[Text shown]

◆ ◆ ◆ ◆ ◆

Garrett Daniels wrote on the Facebook group page of Black Atheists, “I CAME out that I’m an atheist to my family.” He added, “I’m not disowned and they apparently don’t love me any less.” A member responded: “Good for you. Seeking out religion just to fit in will drive you crazy.”
The Facebook discussion boards for these groups often become therapy sessions, and as administrator of the Black Atheist Alliance, Mark Hatcher finds himself a counselor. “My advice is usually let them know you understand their religion and what they believe, but you have to take a stand,” he said.
This strategy has worked for Mr. Hatcher, 30, a graduate student who started a secular student group at the historically black Howard University. For two of his Facebook friends, though, it has not worked, and they moved to Washington, not to sever ties with their families as much as to keep their sanity.
Now that Facebook groups have connected black atheists, meet-ups have started in cities like Atlanta, Houston and New York.
On a gray Saturday in October, 40 members of African Americans for Humanism, including Mr. Hatcher, Ms. Bey and Mr. Adams, met at a restaurant in Washington to celebrate the first anniversary of holding meet-ups. Speakers discussed plans to broaden services like tutoring and starting a speaking tour at historically black colleges.
“Someone’s sitting on the fence, saying, ‘I go to church, and all my friends and my family are there, how am I supposed to leave?’ ” Mr. Hatcher said on stage. “That’s where we, as African-American humanists, say, ‘Hey look, we have a community over here.’ ”
After the speeches, Mr. Hatcher looked at the attendees mingling, laughing, hugging one another. “I feel like I’m sitting at a family reunion,” he said.

◆ ◆ ◆ ◆ ◆

[Dataset extract]

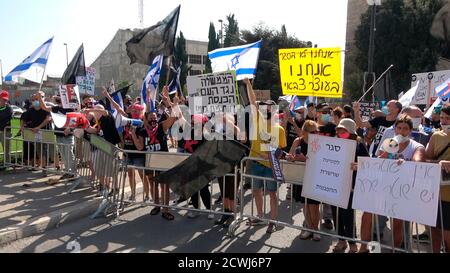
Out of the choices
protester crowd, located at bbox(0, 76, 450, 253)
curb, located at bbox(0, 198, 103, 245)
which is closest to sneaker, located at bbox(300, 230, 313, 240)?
protester crowd, located at bbox(0, 76, 450, 253)

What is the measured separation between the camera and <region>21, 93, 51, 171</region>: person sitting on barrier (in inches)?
379

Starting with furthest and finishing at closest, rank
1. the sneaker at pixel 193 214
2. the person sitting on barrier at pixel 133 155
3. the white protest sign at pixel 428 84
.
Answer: the white protest sign at pixel 428 84 → the person sitting on barrier at pixel 133 155 → the sneaker at pixel 193 214

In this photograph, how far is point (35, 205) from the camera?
7.09 meters

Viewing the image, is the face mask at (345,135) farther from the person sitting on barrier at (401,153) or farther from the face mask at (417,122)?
the face mask at (417,122)

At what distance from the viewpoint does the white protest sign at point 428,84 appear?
929 cm

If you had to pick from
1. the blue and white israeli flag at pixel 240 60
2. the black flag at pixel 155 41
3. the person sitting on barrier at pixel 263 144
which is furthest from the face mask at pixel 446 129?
the black flag at pixel 155 41

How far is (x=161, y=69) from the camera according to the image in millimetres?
9070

◆ ◆ ◆ ◆ ◆

[What is being asked]
Set down, word for word, the part of the text above about Black atheists that begins with the words "This strategy has" and ends with "historically black colleges.".

[Task solution]
This strategy has worked for Mr. Hatcher, 30, a graduate student who started a secular student group at the historically black Howard University. For two of his Facebook friends, though, it has not worked, and they moved to Washington, not to sever ties with their families as much as to keep their sanity.
Now that Facebook groups have connected black atheists, meet-ups have started in cities like Atlanta, Houston and New York.
On a gray Saturday in October, 40 members of African Americans for Humanism, including Mr. Hatcher, Ms. Bey and Mr. Adams, met at a restaurant in Washington to celebrate the first anniversary of holding meet-ups. Speakers discussed plans to broaden services like tutoring and starting a speaking tour at historically black colleges.